“This isn’t so bad,” I think to myself as I grip the ballet barre and sink into the plié squat I’ve been instructed to hold, glancing around at the other women in the 5:30pm Tuesday Pure Barre class. Suddenly the instructor’s hands are on my hips, gently realigning my posture, and an intense burn sets in. Ow.
Turns out it’s a lot more challenging when you’re doing it correctly.
Pure Barre is a nationwide chain that offers daily exercise classes using the ballet barre and tiny, isometric movements to work muscles I didn’t even know I had. Drop-ins cost $23, but new clients can try a month of unlimited classes for $100, and annual and semi-annual memberships are available. Charlottesville franchise owner Amy Jo Bright said the local branch, located on Old Ivy Road, has attracted more than 1,400 regular clients since it opened in June 2012.
We start out with some basic warm-up exercises, which incorporate high knees, push-ups, planks, and light hand weights. The 15 or so women in my class—most of whom appear to be college students or young professionals like myself—have clearly done this before. They’re smoothly transitioning from one position to the next while I fumble with hand and foot placements, and before our instructor even tells us to do so, the chiseled woman next to me slides effortlessly into a full-on split, thighs flat on the carpet.

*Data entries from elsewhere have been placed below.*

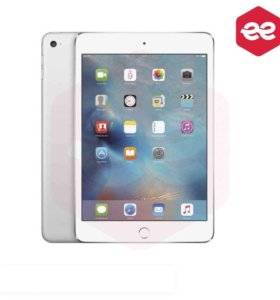 "Планшет 7.9"" Apple iPadmini4Wi-Fi 128Gb (MK9P2RU/A"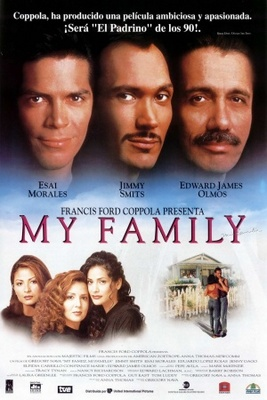 My Family movie poster (1995) poster MOV_ee8a7a6e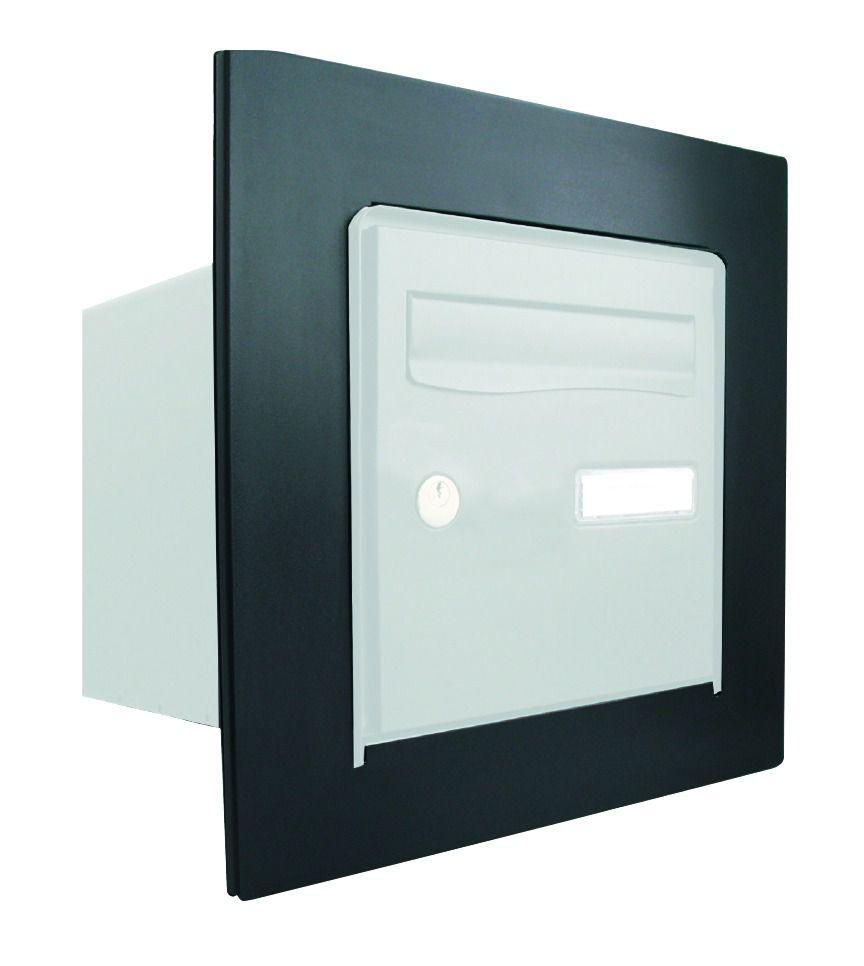 Extremement Boîte aux lettres : R-Box Lys avec cadre - non peinte XB-76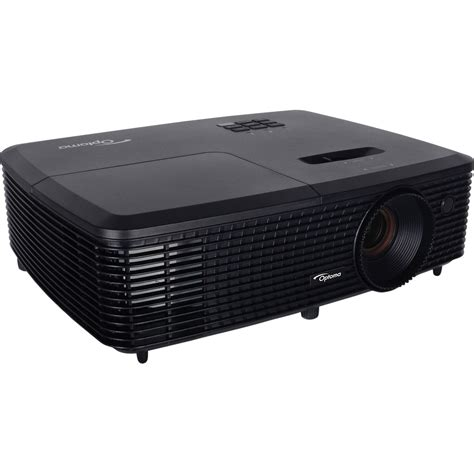 Lcd Projector Optoma optoma technology s341 3500 lumen svga dlp projector s341 b h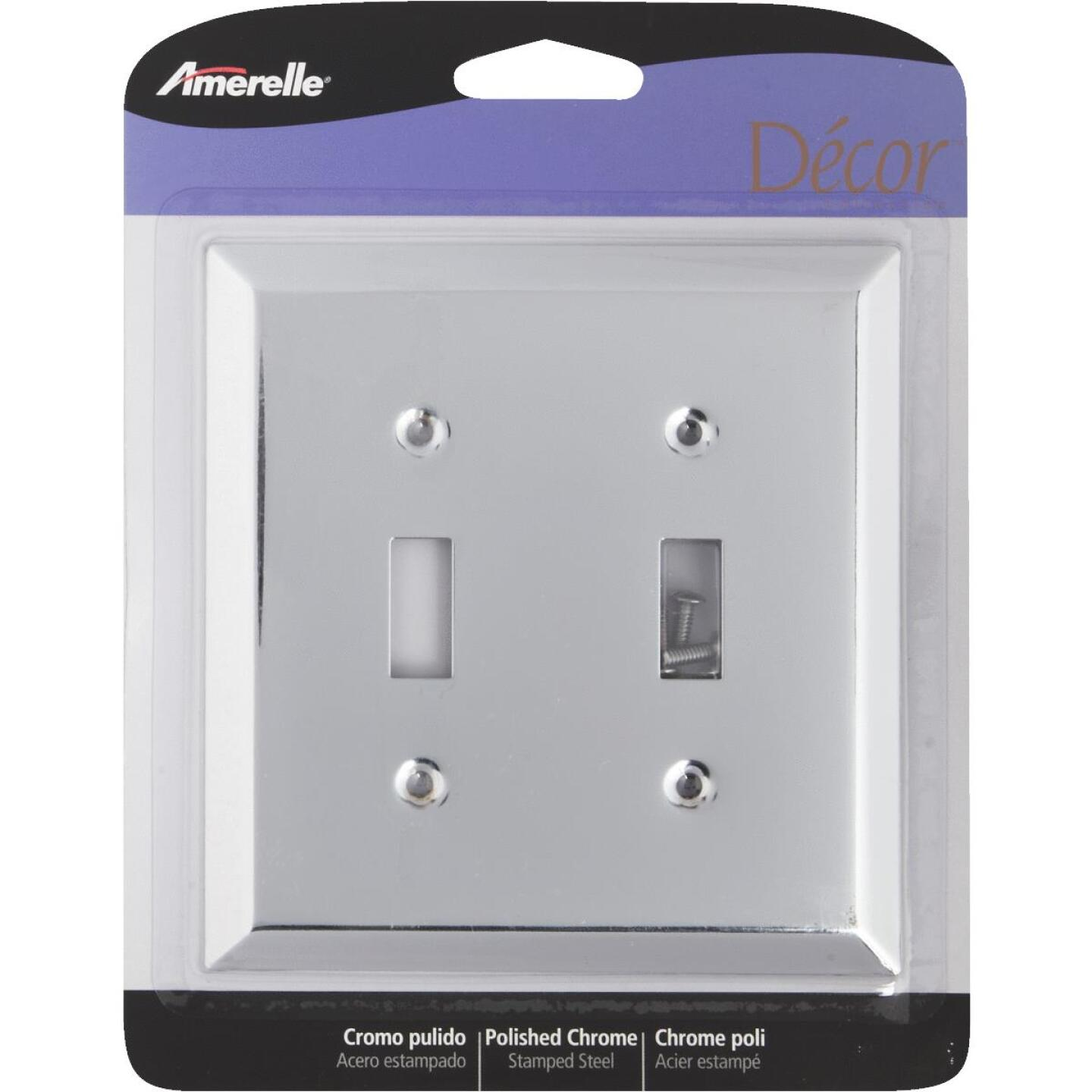 Amerelle 2-Gang Stamped Steel Toggle Switch Wall Plate, Polished Chrome Image 2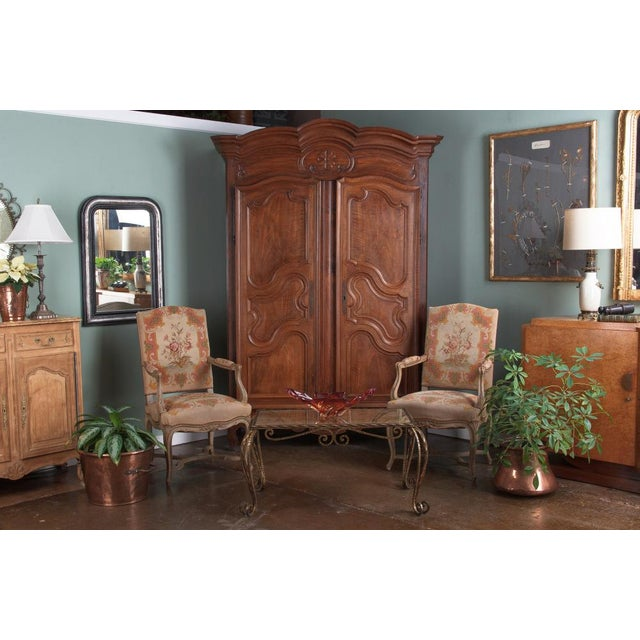 French Louis XV Walnut Armoire, Circa 1800s - Image 8 of 11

Once we’re warmed up, we position ourselves next to the ballet barre that extends around the perimeter of the room. Our instructor, Heidi Johnson, is a local marathon runner and spin instructor who said her clothes started fitting differently almost immediately after she began doing Pure Barre last year. As she guides us through the exercises, I’m grateful to have a spot on the mirrored wall, which allows me to double check my own positions—wait, do what with my left leg?—and glance at my neighbors for reassurance.
One of the first moves involves grasping the underside of the barre in a bicep curl position, standing on my tiptoes, bending slightly at the knee, and making tiny, barely noticeable tucking motions with my hips. We isolate each hip one at a time, doing these standing tucks for what feels like forever. No more than two minutes at the barre, and my quads are already shaking. My thigh muscles are burning in a way that I’ve never felt through running, swimming, or weight lifting. I look up and the woman next to me, whose legs are also quivering, has her eyes closed and a tight-lipped, concentratedly peaceful expression on her face. My own face is the same bright red as the exercise balls at our feet, and beads of sweat are lining my hairline, despite the fact that I’m barely moving. I’m suddenly less grateful for the mirror.
I make it through the 55-minute class —which ends with gentle stretching and a 90-second plank—and I’m already feeling it. The leg soreness I had anticipated, but I’m surprised when I start jotting down notes afterward and the newly strained muscles in my tricep cause my hand to shake.
It’s a tough workout, and the class moves along at a faster pace than I expected. It isn’t for everybody. But the intense positions and isometric movements will certainly sculpt muscles and supplement a regular cardio routine, and Johnson and Bright promise that the soreness goes away after a couple classes.